**TASK DIRECTIONS:**
Return exactly the line that contains "phylum: Chordata" and all lines beneath it in the entries, through the very last one.

[Dataset items]
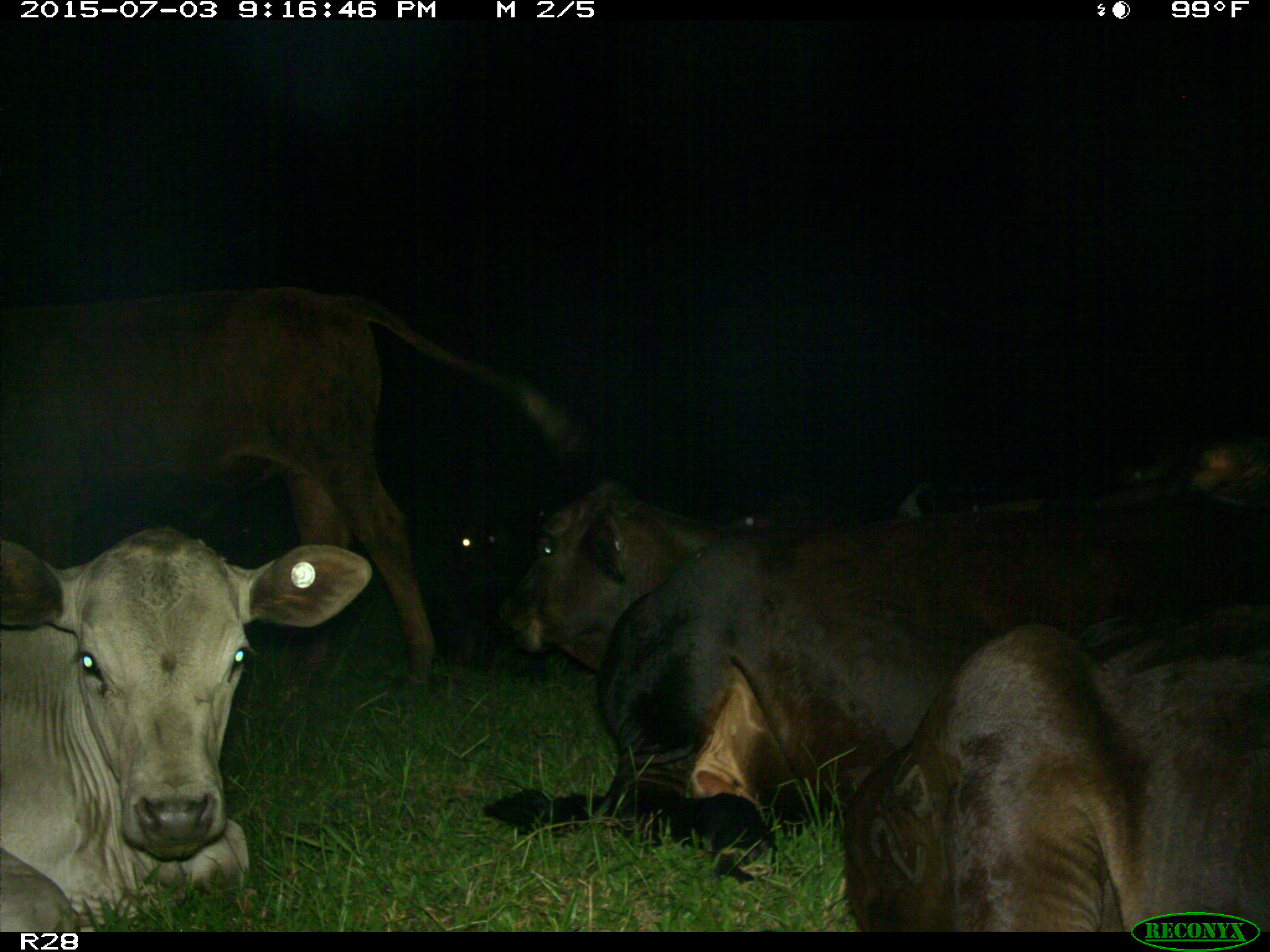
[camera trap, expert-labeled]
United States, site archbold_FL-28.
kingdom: Animalia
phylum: Chordata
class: Mammalia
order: Artiodactyla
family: Bovidae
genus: Bos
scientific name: Bos taurus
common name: domestic cow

**REPLY:**
phylum: Chordata
class: Mammalia
order: Artiodactyla
family: Bovidae
genus: Bos
scientific name: Bos taurus
common name: domestic cow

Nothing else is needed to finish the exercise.